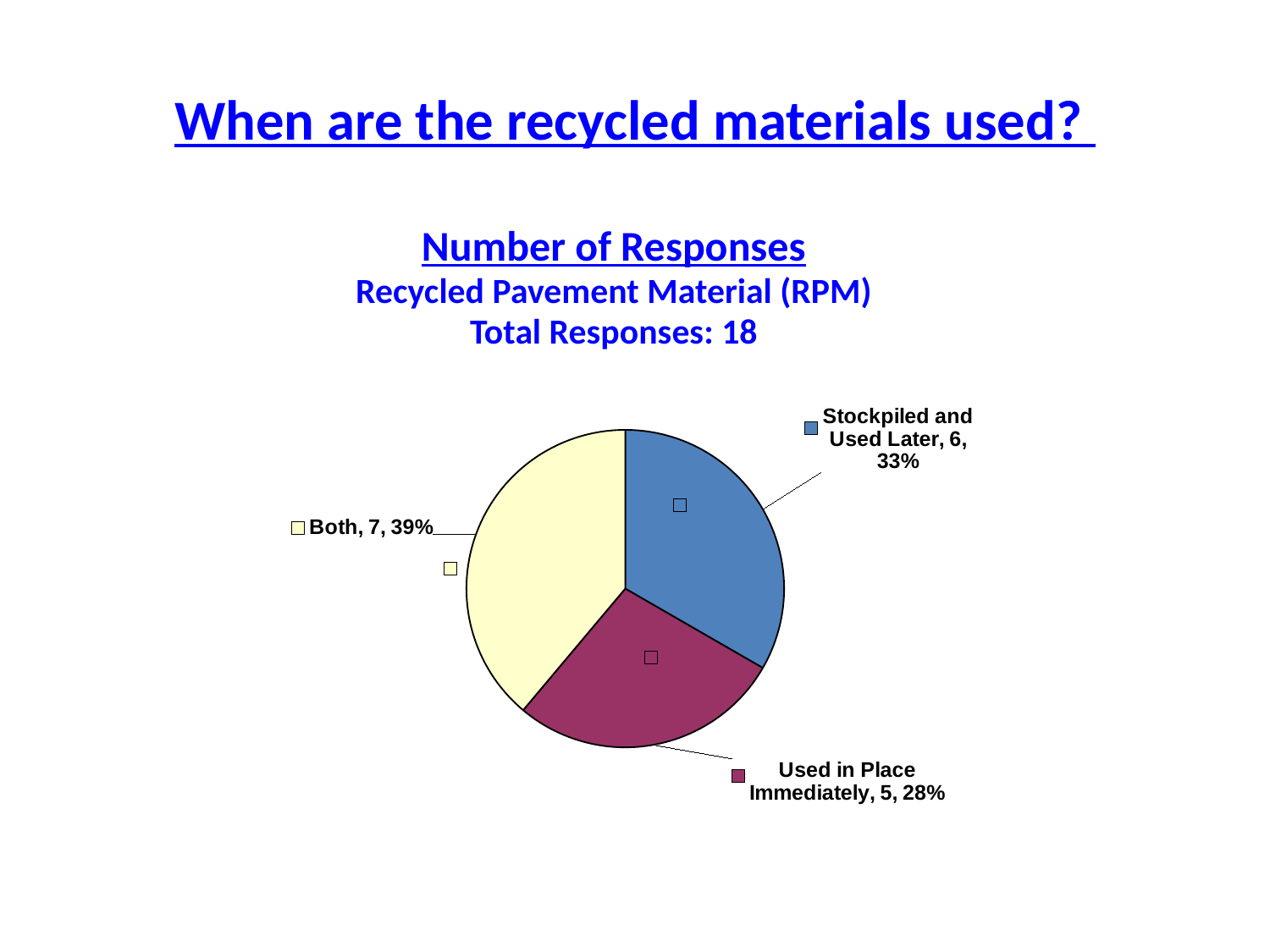
What kind of chart is shown on the slide? pie chart Which category has the most responses? Both What share of the pie does "Used in Place Immediately" represent? 28% How many responses are in the "Stockpiled and Used Later" slice? 6 What is the total number of responses shown on the slide? 18 What share of the pie does "Both" represent? 39% How many slices does the pie chart have? 3 What share of the pie does "Stockpiled and Used Later" represent? 33% How many responses are in the "Both" slice? 7 How many responses are in the "Used in Place Immediately" slice? 5 What is the difference in responses between "Both" and "Used in Place Immediately"? 2 Which category has the fewest responses? Used in Place Immediately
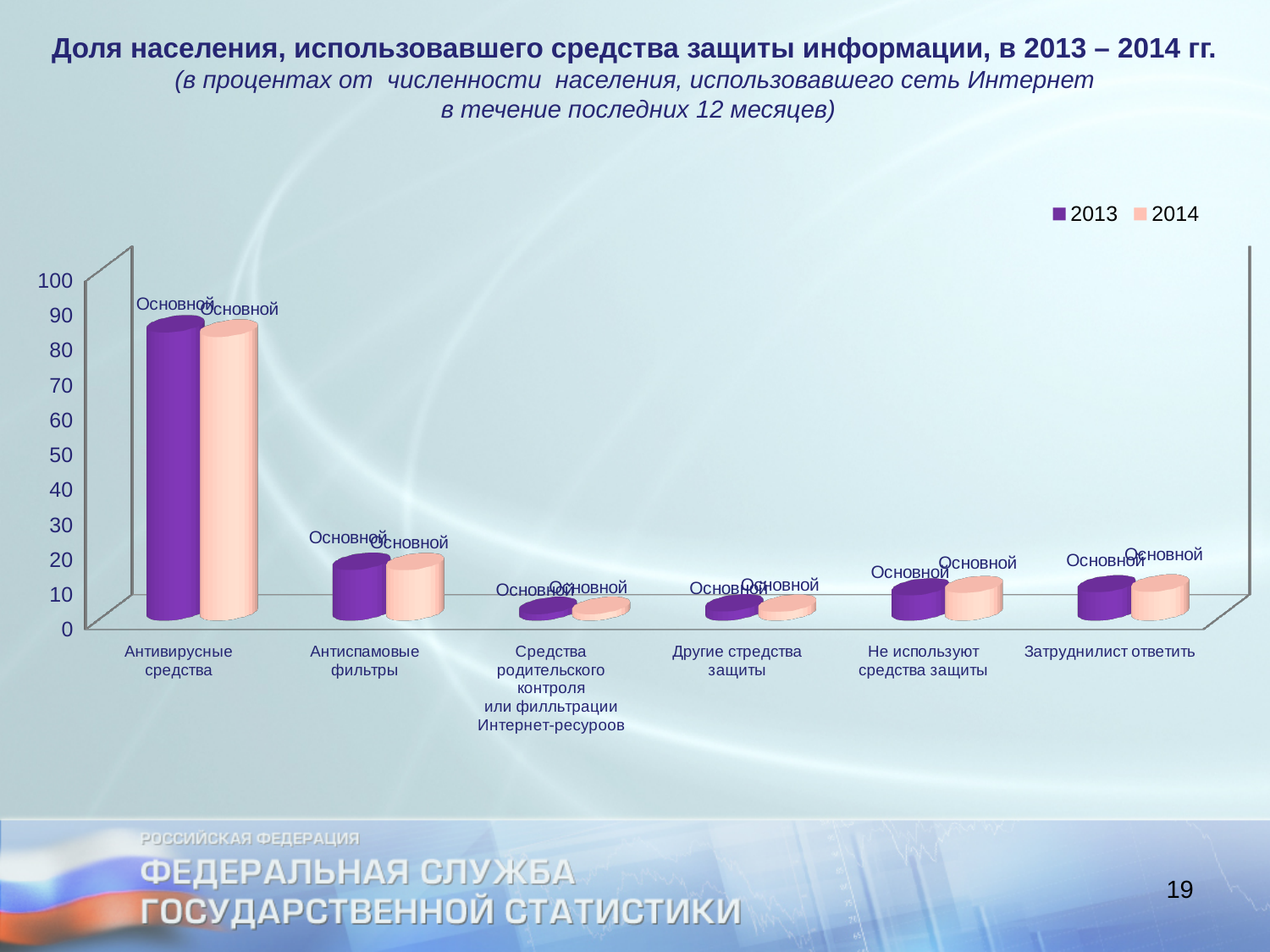
Is the 2013 value for Средства родительского контроля или фильтрации Интернет-ресурсов greater or less than 10? less Which category has the highest value for 2014? Антивирусные средства How many categories are shown on the x axis? 6 How many series does the legend list? 2 What kind of chart is shown on the slide? bar chart Which is larger for 2014: Антиспамовые фильтры or Другие средства защиты? Антиспамовые фильтры Which is larger for 2013: Антивирусные средства or Антиспамовые фильтры? Антивирусные средства Is the 2014 value for Антивирусные средства greater or less than 70? greater Which years are listed in the legend? 2013 and 2014 Is the 2013 value for Антивирусные средства greater or less than 50? greater Which category has the highest value for 2013? Антивирусные средства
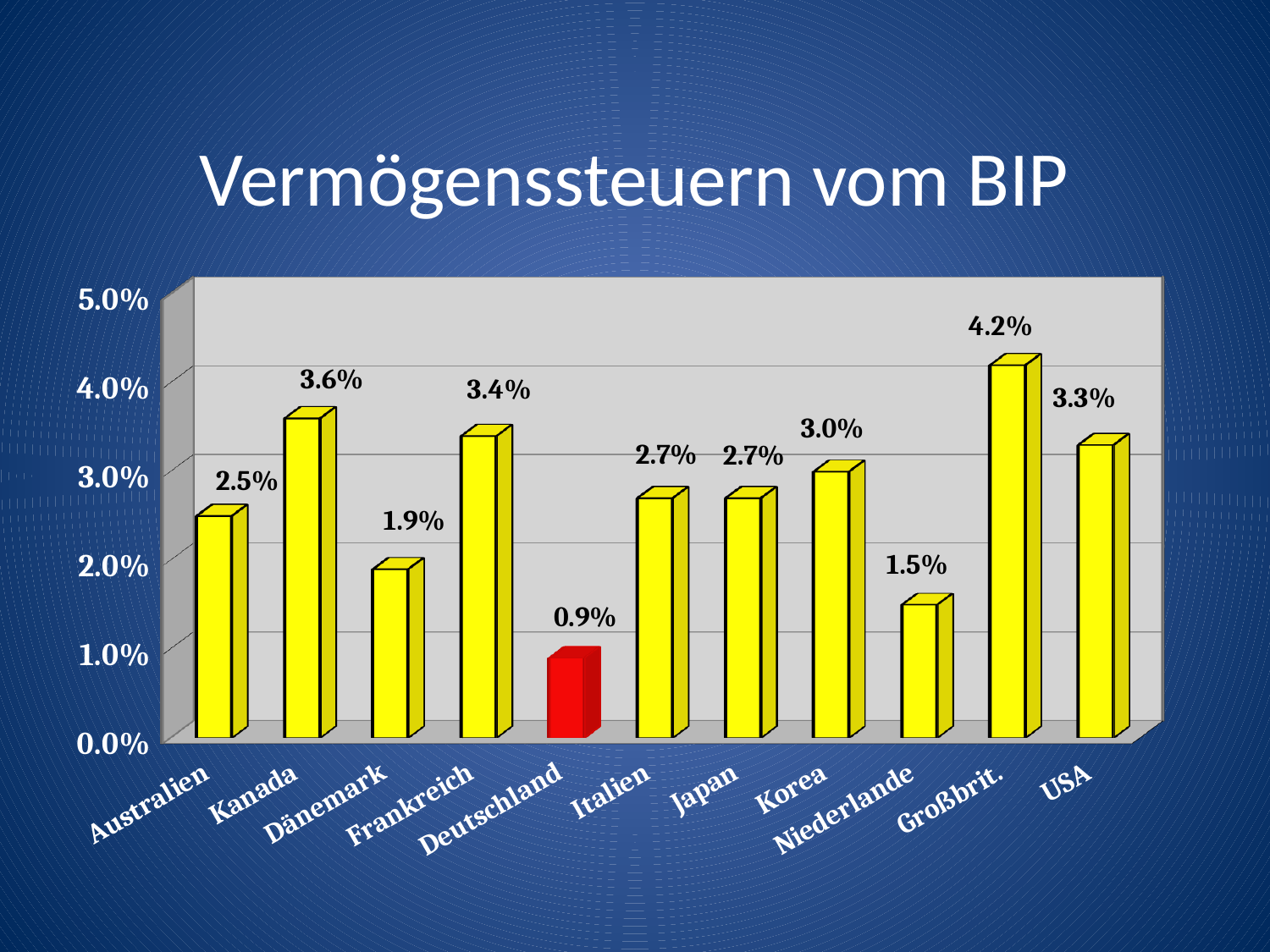
What kind of chart is shown? bar chart What is the value for Deutschland? 0.9% Which country has the lowest value? Deutschland Which is larger, the value for USA or the value for Korea? USA What is the value for Niederlande? 1.5% What is the value for Kanada? 3.6% Which country has the highest value? Großbrit. What is the title of the chart? Vermögenssteuern vom BIP How many countries are shown on the x axis? 11 What is the difference between the values for Großbrit. and Deutschland? 3.3% What is the difference between the values for Frankreich and Dänemark? 1.5% Which bar is coloured red instead of yellow? Deutschland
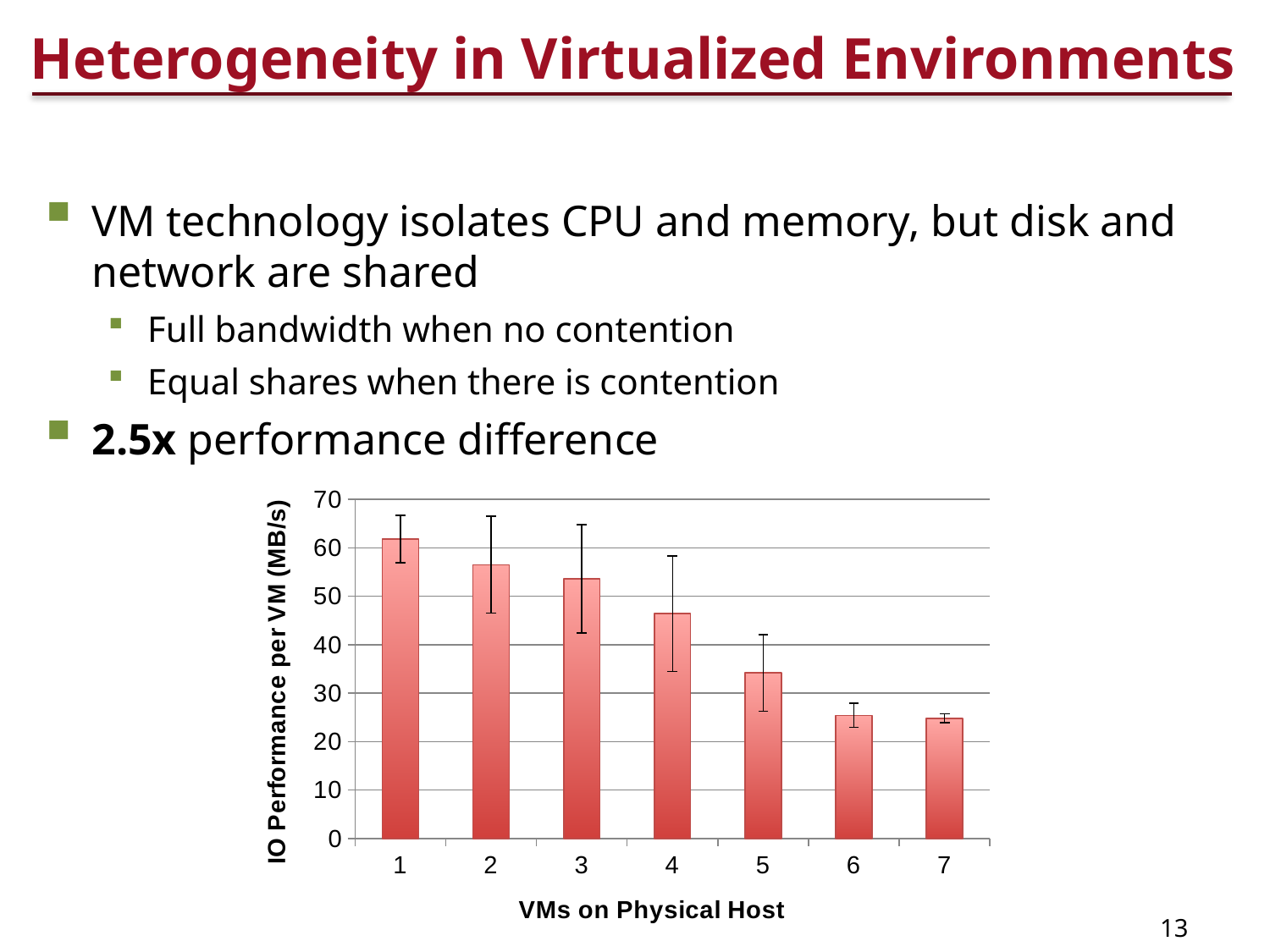
Do the values rise or fall as the number of VMs on the physical host increases from 1 to 7? fall Is the IO performance per VM for 6 VMs greater or less than 30 MB/s? less Which number of VMs on the physical host has the highest IO performance per VM? 1 What kind of chart is shown on the slide? bar chart How many bars (categories) are plotted in the chart? 7 Is the IO performance per VM for 5 VMs greater or less than 40 MB/s? less Is the IO performance per VM for 2 VMs greater or less than 50 MB/s? greater What is the label of the horizontal axis of the chart? VMs on Physical Host What is the label of the vertical axis of the chart? IO Performance per VM (MB/s) Which has a higher IO performance per VM: 2 VMs or 5 VMs on the physical host? 2 VMs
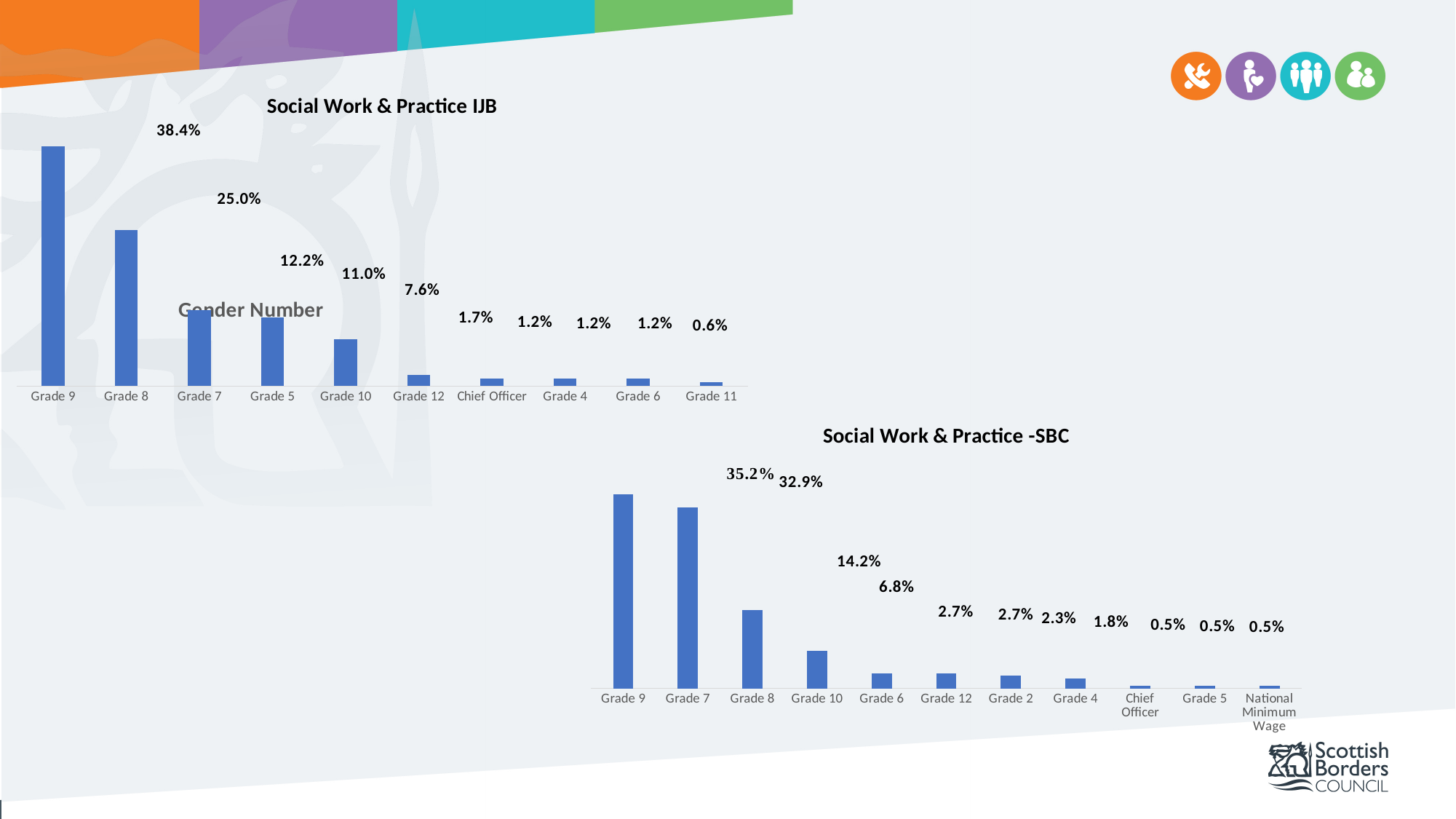
In the Social Work & Practice -SBC chart, what is the value for Grade 7? 32.9% In the Social Work & Practice IJB chart, how many categories are shown on the x axis? 10 In the Social Work & Practice -SBC chart, which grade has the highest value? Grade 9 In the Social Work & Practice -SBC chart, which is larger, the value for Grade 8 or the value for Grade 10? Grade 8 In the Social Work & Practice -SBC chart, what is the difference between the values for Grade 9 and Grade 7? 2.3% In the Social Work & Practice IJB chart, what is the difference between the values for Grade 9 and Grade 8? 13.4% What kind of chart is the Social Work & Practice -SBC chart? Bar chart In the Social Work & Practice IJB chart, which grade has the highest value? Grade 9 In the Social Work & Practice IJB chart, what is the value for Grade 8? 25.0% In the Social Work & Practice -SBC chart, how many categories are shown on the x axis? 11 In the Social Work & Practice IJB chart, what is the value for Grade 10? 11.0% In the Social Work & Practice IJB chart, which category has the lowest value? Grade 11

To do:
Pull the text of every item above out word for word, leaving the pictures out of your answer.

Task result:
What kind of chart is shown on the slide? pie chart Which category has the most responses? Both What share of the pie does "Used in Place Immediately" represent? 28% How many responses are in the "Stockpiled and Used Later" slice? 6 What is the total number of responses shown on the slide? 18 What share of the pie does "Both" represent? 39% How many slices does the pie chart have? 3 What share of the pie does "Stockpiled and Used Later" represent? 33% How many responses are in the "Both" slice? 7 How many responses are in the "Used in Place Immediately" slice? 5 What is the difference in responses between "Both" and "Used in Place Immediately"? 2 Which category has the fewest responses? Used in Place Immediately
Is the 2013 value for Средства родительского контроля или фильтрации Интернет-ресурсов greater or less than 10? less Which category has the highest value for 2014? Антивирусные средства How many categories are shown on the x axis? 6 How many series does the legend list? 2 What kind of chart is shown on the slide? bar chart Which is larger for 2014: Антиспамовые фильтры or Другие средства защиты? Антиспамовые фильтры Which is larger for 2013: Антивирусные средства or Антиспамовые фильтры? Антивирусные средства Is the 2014 value for Антивирусные средства greater or less than 70? greater Which years are listed in the legend? 2013 and 2014 Is the 2013 value for Антивирусные средства greater or less than 50? greater Which category has the highest value for 2013? Антивирусные средства
What kind of chart is shown? bar chart What is the value for Deutschland? 0.9% Which country has the lowest value? Deutschland Which is larger, the value for USA or the value for Korea? USA What is the value for Niederlande? 1.5% What is the value for Kanada? 3.6% Which country has the highest value? Großbrit. What is the title of the chart? Vermögenssteuern vom BIP How many countries are shown on the x axis? 11 What is the difference between the values for Großbrit. and Deutschland? 3.3% What is the difference between the values for Frankreich and Dänemark? 1.5% Which bar is coloured red instead of yellow? Deutschland
Do the values rise or fall as the number of VMs on the physical host increases from 1 to 7? fall Is the IO performance per VM for 6 VMs greater or less than 30 MB/s? less Which number of VMs on the physical host has the highest IO performance per VM? 1 What kind of chart is shown on the slide? bar chart How many bars (categories) are plotted in the chart? 7 Is the IO performance per VM for 5 VMs greater or less than 40 MB/s? less Is the IO performance per VM for 2 VMs greater or less than 50 MB/s? greater What is the label of the horizontal axis of the chart? VMs on Physical Host What is the label of the vertical axis of the chart? IO Performance per VM (MB/s) Which has a higher IO performance per VM: 2 VMs or 5 VMs on the physical host? 2 VMs
In the Social Work & Practice -SBC chart, what is the value for Grade 7? 32.9% In the Social Work & Practice IJB chart, how many categories are shown on the x axis? 10 In the Social Work & Practice -SBC chart, which grade has the highest value? Grade 9 In the Social Work & Practice -SBC chart, which is larger, the value for Grade 8 or the value for Grade 10? Grade 8 In the Social Work & Practice -SBC chart, what is the difference between the values for Grade 9 and Grade 7? 2.3% In the Social Work & Practice IJB chart, what is the difference between the values for Grade 9 and Grade 8? 13.4% What kind of chart is the Social Work & Practice -SBC chart? Bar chart In the Social Work & Practice IJB chart, which grade has the highest value? Grade 9 In the Social Work & Practice IJB chart, what is the value for Grade 8? 25.0% In the Social Work & Practice -SBC chart, how many categories are shown on the x axis? 11 In the Social Work & Practice IJB chart, what is the value for Grade 10? 11.0% In the Social Work & Practice IJB chart, which category has the lowest value? Grade 11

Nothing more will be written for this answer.